◆ Extrait fourni ◆
▬▬▬▬▬▬▬▬▬▬

Violence d'amour-passion, où les forces de vie et les forces de mort s'entremêlent
dans un destin incertain. Le réalisme arguédien avec ses zones mythiques est
toujours très vif; y sont toujours présents les animaux entre autres, le cheval,
symbole du "conquistador" qui accompagnent le récit, en lui conférant une
dimension magique.
Dans cet affrontement, mort, vie, amour, musique, le combat se situe sur le plan
éthique, comme c'était le cas dans Warma kuyay. Quelle en est la ligne de crête?
Il revient à Mariano d'exorciser son maître du péché où l'entraînent ses passions
dévorantes. La patience de Mariano et son inspiration musicale sont les atouts
majeurs. Mais Irma joue, elle aussi, une fonction que nous ne découvrirons qu'à
la mort de Mariano. Son identité communautaire, doublée de son don musical,
car elle joue également de la guitare et chante des huaynos ont ce pouvoir
d'apaisement des antagonismes que don Aparicio ne possède pas, coincé qu'il est
dans l'enchainement du péché et des passions, du remords et de la culpabilité.
Nous retrouvons en cette occasion l'accusation portée contre l'éducation
catholique qui méconnaît la nature humaine que, selon l'écrivain, les Indiens,
eux, ne méconnaissent pas. Mais, nous retrouvons aussi en germe la notion de
responsabilité de don Aparicio envers ses Indiens, avec cette acculturation
présente, cette influence indéniable des valeurs indiennes sur la classe des grands
propriétaires terriens. Où se situe donc l'autorité - non le pouvoir, mais l'autorité?
A l'enterrement de don Mariano, ce sera le varayok qui commandera à don
Aparicio de jeter la terre sur le cercueil. C'est le varayok qui commande en cette
occasion funèbre. De plus, Irma trouvera dans le varayok le secours et
l'assistance dont elle a besoin pour survivre dignement et indépendamment de
son ancien amant.
L'autorité en définitive relève du varayok, assumant sa propre responsabilité,
celle de sa communauté, sans craintes de représailles.

▬▬▬▬▬▬▬▬▬▬

◆ Objectif ◆
Reproduisez à l'identique le passage de l'extrait fourni qui va de « Violence d'amour-passion, où » à « dimension magique. ».

◆ Entrées brutes ◆
▬▬▬▬▬▬▬▬▬▬

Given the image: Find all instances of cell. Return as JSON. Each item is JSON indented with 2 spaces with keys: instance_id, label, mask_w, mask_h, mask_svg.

▬▬▬▬▬▬▬▬▬▬

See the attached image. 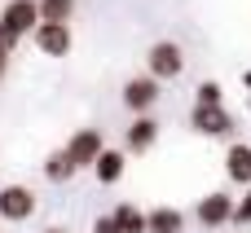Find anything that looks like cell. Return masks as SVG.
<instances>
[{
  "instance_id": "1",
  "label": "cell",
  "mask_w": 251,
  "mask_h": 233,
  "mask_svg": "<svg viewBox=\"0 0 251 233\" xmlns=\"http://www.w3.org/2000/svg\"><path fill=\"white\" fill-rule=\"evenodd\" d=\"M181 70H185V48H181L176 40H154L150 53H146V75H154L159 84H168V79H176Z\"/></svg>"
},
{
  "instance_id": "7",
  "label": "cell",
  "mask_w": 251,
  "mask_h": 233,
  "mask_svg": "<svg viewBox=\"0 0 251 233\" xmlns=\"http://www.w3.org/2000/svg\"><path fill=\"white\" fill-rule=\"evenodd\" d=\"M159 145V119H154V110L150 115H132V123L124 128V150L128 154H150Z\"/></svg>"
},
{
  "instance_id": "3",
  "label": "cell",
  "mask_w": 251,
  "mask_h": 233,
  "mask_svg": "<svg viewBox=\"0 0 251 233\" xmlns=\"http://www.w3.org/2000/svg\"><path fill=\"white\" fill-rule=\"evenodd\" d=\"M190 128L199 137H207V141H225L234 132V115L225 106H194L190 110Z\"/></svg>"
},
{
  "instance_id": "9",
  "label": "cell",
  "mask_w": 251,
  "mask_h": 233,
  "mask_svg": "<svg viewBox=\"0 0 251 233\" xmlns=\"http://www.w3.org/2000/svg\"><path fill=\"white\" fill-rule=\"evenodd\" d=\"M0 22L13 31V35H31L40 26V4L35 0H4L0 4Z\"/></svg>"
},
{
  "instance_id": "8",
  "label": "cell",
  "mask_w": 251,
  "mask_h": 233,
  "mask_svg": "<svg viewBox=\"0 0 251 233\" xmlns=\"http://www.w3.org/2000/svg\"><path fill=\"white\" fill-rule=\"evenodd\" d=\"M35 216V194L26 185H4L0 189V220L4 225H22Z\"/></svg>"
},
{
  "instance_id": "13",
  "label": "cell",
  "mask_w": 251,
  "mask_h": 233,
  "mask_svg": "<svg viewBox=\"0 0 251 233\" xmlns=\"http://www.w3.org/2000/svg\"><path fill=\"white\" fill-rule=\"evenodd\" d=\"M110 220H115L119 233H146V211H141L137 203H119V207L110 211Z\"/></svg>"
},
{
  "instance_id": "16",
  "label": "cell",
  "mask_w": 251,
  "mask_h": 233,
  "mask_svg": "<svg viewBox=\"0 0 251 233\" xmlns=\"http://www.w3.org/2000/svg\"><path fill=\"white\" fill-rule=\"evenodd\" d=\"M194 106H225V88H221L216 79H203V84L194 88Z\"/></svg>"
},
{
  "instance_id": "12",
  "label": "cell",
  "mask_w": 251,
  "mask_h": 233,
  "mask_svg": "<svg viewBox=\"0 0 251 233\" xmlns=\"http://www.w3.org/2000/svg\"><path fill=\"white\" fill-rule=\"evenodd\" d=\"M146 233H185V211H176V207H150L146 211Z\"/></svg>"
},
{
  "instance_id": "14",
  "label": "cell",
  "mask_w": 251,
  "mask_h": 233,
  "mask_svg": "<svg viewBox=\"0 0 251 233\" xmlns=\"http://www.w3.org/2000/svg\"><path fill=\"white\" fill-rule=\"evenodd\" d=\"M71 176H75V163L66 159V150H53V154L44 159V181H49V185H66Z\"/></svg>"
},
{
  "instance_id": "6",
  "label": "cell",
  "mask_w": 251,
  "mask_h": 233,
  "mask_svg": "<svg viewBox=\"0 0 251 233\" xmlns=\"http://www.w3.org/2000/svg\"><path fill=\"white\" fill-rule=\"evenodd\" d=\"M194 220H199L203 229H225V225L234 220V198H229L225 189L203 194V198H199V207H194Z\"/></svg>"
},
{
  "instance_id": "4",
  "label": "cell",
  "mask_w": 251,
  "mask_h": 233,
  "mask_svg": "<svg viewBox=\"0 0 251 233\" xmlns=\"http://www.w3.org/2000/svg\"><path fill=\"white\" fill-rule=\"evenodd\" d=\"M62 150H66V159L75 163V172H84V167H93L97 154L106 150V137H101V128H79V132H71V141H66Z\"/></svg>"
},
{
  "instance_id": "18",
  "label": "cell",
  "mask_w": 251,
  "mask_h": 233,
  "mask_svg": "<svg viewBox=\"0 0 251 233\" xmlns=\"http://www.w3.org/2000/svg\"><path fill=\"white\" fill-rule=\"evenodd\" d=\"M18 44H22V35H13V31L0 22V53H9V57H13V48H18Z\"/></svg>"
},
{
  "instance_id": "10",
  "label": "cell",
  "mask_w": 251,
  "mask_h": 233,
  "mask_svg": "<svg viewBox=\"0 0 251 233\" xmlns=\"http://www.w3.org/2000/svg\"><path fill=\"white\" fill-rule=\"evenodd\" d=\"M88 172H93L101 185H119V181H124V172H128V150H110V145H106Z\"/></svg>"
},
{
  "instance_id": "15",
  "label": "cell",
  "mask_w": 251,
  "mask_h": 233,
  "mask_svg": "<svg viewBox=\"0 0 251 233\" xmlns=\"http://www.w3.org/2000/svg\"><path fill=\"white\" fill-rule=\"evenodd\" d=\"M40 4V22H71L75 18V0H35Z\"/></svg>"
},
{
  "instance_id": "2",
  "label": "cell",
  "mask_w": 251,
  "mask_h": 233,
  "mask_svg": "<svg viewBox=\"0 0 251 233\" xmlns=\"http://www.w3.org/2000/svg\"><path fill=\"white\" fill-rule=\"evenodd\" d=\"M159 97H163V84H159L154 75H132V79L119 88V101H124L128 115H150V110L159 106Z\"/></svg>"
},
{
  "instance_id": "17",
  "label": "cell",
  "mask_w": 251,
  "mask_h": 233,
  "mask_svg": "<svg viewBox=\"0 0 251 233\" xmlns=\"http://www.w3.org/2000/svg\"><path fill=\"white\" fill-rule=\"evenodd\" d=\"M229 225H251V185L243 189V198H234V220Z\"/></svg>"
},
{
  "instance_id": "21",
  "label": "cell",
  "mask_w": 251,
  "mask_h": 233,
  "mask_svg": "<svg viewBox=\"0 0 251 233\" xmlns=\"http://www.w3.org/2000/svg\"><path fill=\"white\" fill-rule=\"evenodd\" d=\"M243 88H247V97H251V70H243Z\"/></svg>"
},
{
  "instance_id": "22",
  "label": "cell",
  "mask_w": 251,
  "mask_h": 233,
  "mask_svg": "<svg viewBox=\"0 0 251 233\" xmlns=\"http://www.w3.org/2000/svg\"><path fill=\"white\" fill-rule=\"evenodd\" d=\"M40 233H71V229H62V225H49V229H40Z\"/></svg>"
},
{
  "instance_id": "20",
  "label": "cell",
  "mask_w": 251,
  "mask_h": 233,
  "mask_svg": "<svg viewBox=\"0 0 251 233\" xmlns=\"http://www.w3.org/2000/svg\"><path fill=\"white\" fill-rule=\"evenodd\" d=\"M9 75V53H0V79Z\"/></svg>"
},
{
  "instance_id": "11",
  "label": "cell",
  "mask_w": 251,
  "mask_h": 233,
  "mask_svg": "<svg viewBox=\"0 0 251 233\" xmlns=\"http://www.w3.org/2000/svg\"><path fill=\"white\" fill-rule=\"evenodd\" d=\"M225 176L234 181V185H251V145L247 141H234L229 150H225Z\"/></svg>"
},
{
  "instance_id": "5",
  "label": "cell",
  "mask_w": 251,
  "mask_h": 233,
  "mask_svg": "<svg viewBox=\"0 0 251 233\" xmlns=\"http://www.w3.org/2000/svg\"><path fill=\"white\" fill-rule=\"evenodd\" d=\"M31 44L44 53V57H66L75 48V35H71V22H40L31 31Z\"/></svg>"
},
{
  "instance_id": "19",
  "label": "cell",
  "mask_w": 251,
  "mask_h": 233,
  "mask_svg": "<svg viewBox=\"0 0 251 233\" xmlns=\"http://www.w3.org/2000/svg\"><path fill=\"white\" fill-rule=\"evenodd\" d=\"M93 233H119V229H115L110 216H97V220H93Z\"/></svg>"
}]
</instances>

▬▬▬▬▬▬▬▬▬▬

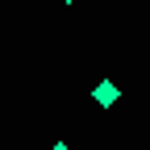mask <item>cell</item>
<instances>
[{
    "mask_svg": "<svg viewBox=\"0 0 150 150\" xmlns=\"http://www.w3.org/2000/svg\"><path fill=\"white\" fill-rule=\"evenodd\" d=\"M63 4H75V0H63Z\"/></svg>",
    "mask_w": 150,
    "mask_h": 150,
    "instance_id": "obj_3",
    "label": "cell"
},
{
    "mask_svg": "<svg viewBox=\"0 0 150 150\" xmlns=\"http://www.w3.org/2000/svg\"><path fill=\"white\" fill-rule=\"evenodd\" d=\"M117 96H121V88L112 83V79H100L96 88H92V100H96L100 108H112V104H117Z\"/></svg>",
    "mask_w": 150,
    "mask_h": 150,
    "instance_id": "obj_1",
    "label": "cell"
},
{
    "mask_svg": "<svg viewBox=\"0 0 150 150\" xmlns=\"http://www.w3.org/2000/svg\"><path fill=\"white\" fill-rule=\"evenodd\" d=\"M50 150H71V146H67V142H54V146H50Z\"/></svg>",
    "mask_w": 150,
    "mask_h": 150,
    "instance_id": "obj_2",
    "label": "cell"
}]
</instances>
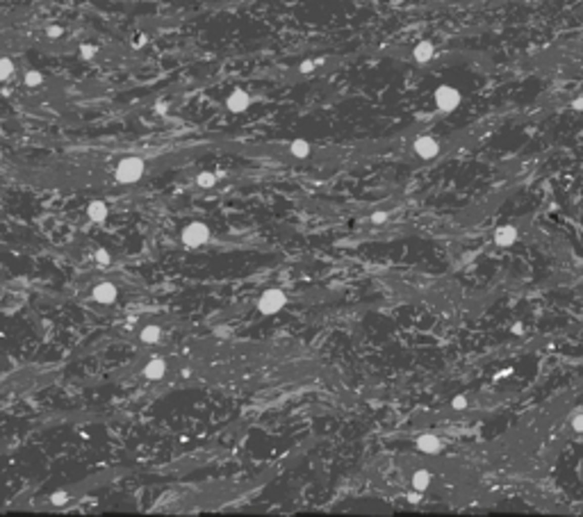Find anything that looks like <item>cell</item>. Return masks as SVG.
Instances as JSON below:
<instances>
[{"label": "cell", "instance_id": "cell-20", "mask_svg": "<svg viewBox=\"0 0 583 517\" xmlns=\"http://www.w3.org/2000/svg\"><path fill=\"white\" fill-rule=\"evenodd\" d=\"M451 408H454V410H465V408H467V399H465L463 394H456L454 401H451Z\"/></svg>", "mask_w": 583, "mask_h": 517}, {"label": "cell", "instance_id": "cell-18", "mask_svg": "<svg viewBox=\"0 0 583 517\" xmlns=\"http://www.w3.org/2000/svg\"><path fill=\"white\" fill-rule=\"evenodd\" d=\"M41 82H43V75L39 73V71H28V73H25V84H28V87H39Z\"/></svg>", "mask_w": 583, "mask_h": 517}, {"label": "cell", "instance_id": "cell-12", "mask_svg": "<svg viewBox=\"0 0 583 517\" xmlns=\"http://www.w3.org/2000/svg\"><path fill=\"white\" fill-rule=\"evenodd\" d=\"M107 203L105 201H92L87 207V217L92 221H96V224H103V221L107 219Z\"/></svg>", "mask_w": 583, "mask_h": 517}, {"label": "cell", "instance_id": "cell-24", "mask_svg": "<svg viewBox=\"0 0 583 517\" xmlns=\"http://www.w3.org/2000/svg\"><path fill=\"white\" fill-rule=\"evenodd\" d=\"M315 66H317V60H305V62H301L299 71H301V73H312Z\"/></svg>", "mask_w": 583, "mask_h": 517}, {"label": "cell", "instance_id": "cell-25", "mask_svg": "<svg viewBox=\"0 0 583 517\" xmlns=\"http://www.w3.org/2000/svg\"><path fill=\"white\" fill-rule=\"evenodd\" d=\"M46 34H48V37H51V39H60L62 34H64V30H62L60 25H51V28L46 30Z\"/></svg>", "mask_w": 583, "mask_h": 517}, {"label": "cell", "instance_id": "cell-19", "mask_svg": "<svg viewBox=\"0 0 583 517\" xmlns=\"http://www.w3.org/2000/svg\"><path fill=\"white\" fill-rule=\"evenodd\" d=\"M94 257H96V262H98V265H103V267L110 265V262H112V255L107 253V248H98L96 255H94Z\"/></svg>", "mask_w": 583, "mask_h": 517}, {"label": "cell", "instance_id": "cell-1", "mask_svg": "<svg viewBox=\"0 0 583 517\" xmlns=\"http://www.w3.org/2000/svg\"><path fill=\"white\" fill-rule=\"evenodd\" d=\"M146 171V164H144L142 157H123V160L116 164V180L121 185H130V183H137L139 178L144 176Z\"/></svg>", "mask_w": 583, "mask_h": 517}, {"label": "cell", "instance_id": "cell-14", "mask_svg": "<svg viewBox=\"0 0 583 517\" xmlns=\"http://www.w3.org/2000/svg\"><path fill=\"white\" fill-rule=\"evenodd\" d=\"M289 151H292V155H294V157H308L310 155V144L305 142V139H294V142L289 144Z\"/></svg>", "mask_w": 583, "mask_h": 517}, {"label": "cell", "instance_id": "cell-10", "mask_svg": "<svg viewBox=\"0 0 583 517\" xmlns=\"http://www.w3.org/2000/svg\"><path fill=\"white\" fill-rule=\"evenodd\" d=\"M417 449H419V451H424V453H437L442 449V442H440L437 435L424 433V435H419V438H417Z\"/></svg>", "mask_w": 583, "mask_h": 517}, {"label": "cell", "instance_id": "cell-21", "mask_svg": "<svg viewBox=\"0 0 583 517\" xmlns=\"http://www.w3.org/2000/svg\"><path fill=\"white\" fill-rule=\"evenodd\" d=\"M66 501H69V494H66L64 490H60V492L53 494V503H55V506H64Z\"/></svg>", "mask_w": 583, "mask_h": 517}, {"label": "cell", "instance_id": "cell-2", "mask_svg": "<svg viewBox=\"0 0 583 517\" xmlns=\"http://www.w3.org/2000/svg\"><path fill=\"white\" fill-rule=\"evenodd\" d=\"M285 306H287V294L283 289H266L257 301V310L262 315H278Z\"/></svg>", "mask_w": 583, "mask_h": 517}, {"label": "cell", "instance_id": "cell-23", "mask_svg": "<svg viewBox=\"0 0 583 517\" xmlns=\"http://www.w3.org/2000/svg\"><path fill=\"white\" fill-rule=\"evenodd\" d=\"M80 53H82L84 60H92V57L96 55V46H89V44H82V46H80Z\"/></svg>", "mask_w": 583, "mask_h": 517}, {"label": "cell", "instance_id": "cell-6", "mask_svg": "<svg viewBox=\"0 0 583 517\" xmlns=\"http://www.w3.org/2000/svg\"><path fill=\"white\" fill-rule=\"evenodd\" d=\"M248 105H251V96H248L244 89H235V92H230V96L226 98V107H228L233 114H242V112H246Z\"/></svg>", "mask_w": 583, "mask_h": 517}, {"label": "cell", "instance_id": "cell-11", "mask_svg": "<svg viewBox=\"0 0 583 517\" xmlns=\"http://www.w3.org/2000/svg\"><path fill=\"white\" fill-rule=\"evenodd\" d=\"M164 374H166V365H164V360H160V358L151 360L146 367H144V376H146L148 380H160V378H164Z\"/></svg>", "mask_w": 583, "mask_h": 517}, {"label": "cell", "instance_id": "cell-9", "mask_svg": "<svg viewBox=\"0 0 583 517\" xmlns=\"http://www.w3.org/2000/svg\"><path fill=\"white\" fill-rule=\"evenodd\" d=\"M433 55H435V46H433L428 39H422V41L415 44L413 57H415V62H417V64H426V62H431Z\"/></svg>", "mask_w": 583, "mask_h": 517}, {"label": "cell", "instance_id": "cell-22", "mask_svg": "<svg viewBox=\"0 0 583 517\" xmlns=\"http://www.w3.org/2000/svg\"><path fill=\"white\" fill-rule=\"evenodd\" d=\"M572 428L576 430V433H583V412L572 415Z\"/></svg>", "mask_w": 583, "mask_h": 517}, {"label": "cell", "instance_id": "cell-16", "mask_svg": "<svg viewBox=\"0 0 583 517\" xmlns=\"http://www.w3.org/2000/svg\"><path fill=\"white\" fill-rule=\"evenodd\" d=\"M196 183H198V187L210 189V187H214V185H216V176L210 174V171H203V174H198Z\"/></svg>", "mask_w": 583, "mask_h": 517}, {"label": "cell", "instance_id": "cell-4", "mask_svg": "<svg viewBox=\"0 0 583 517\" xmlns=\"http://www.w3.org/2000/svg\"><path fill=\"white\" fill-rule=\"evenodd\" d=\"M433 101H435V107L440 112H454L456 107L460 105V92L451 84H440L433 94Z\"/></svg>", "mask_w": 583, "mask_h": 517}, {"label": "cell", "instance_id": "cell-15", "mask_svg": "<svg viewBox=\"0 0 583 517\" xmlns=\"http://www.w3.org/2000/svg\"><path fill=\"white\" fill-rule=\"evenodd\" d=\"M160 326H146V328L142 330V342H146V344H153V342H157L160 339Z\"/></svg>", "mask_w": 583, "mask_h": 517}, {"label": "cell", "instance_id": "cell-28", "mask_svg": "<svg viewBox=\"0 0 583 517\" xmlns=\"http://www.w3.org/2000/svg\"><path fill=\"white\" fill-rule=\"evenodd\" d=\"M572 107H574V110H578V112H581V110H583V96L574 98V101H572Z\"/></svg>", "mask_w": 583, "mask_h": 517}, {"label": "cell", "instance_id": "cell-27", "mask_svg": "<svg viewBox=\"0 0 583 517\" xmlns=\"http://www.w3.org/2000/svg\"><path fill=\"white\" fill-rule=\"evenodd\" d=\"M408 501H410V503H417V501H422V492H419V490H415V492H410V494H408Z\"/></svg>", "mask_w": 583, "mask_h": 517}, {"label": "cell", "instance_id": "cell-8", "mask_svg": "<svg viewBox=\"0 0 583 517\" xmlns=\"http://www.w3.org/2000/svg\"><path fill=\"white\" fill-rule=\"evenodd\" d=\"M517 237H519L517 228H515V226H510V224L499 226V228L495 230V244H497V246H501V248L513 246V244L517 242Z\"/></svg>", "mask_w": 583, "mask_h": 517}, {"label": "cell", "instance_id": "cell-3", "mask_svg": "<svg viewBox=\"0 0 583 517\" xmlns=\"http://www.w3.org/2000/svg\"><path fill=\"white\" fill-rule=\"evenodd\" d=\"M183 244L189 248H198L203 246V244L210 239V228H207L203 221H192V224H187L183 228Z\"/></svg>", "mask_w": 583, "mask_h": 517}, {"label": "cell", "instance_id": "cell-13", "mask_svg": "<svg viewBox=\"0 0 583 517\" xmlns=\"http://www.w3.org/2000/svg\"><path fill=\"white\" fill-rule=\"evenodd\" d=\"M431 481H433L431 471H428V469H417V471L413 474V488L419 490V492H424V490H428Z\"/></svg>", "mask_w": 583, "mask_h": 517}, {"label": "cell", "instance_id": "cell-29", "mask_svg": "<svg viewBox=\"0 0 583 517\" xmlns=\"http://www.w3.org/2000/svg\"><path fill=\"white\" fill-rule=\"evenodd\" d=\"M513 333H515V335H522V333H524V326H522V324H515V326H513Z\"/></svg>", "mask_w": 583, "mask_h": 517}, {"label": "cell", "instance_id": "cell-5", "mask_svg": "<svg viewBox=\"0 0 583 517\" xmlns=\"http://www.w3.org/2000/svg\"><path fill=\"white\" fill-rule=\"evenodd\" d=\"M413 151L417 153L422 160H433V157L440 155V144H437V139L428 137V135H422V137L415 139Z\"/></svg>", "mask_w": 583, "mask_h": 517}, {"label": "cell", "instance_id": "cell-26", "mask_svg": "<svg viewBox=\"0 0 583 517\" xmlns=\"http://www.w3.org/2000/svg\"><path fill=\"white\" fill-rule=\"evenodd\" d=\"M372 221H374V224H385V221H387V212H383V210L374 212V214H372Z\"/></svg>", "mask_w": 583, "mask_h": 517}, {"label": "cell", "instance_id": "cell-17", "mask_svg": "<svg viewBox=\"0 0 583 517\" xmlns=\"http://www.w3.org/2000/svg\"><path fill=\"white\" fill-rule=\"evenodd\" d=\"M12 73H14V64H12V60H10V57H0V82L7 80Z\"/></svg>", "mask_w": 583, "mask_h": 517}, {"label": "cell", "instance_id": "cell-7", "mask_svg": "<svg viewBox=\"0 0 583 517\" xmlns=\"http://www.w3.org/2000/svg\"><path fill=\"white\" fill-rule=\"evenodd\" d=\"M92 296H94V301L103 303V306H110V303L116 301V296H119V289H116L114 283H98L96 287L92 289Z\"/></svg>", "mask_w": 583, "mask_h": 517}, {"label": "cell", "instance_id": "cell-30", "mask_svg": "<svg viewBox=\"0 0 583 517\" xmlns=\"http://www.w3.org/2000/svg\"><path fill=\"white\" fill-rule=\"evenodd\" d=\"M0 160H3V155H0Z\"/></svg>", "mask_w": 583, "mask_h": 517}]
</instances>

▬▬▬▬▬▬▬▬▬▬

◆ Solution détaillée ◆
Violence d'amour-passion, où les forces de vie et les forces de mort s'entremêlent
dans un destin incertain. Le réalisme arguédien avec ses zones mythiques est
toujours très vif; y sont toujours présents les animaux entre autres, le cheval,
symbole du "conquistador" qui accompagnent le récit, en lui conférant une
dimension magique.